→ **EXERCISE PROMPT**:
Copy out the rows below, putting "wooden post" wherever "wooden support stake" appears and keeping everything else the same.
-=-=-
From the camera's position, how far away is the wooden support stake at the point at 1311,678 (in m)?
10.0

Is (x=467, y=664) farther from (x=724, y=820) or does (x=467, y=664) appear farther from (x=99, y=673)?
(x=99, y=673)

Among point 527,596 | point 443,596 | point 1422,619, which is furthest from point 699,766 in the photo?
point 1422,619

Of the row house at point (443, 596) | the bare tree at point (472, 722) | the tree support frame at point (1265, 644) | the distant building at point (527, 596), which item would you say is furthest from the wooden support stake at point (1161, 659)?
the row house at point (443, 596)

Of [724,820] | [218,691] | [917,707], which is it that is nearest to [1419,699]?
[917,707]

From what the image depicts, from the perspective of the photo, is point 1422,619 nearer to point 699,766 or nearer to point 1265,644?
-=-=-
→ **COMPLETED TASK**:
From the camera's position, how far away is the wooden post at the point at 1311,678 (in m)?
10.0

Is (x=467, y=664) farther from (x=724, y=820) or does (x=467, y=664) appear farther from (x=99, y=673)?
(x=99, y=673)

Among point 527,596 | point 443,596 | point 1422,619, which is furthest from point 699,766 in the photo?
point 1422,619

Of the row house at point (443, 596) | the bare tree at point (472, 722) | the tree support frame at point (1265, 644) | the distant building at point (527, 596), which item would you say is furthest from the wooden post at point (1161, 659)?
the row house at point (443, 596)

Of [724,820] | [218,691] | [917,707], which is it that is nearest to [1419,699]?
[917,707]

From what the image depicts, from the perspective of the photo, is point 1422,619 nearer to point 699,766 or nearer to point 1265,644?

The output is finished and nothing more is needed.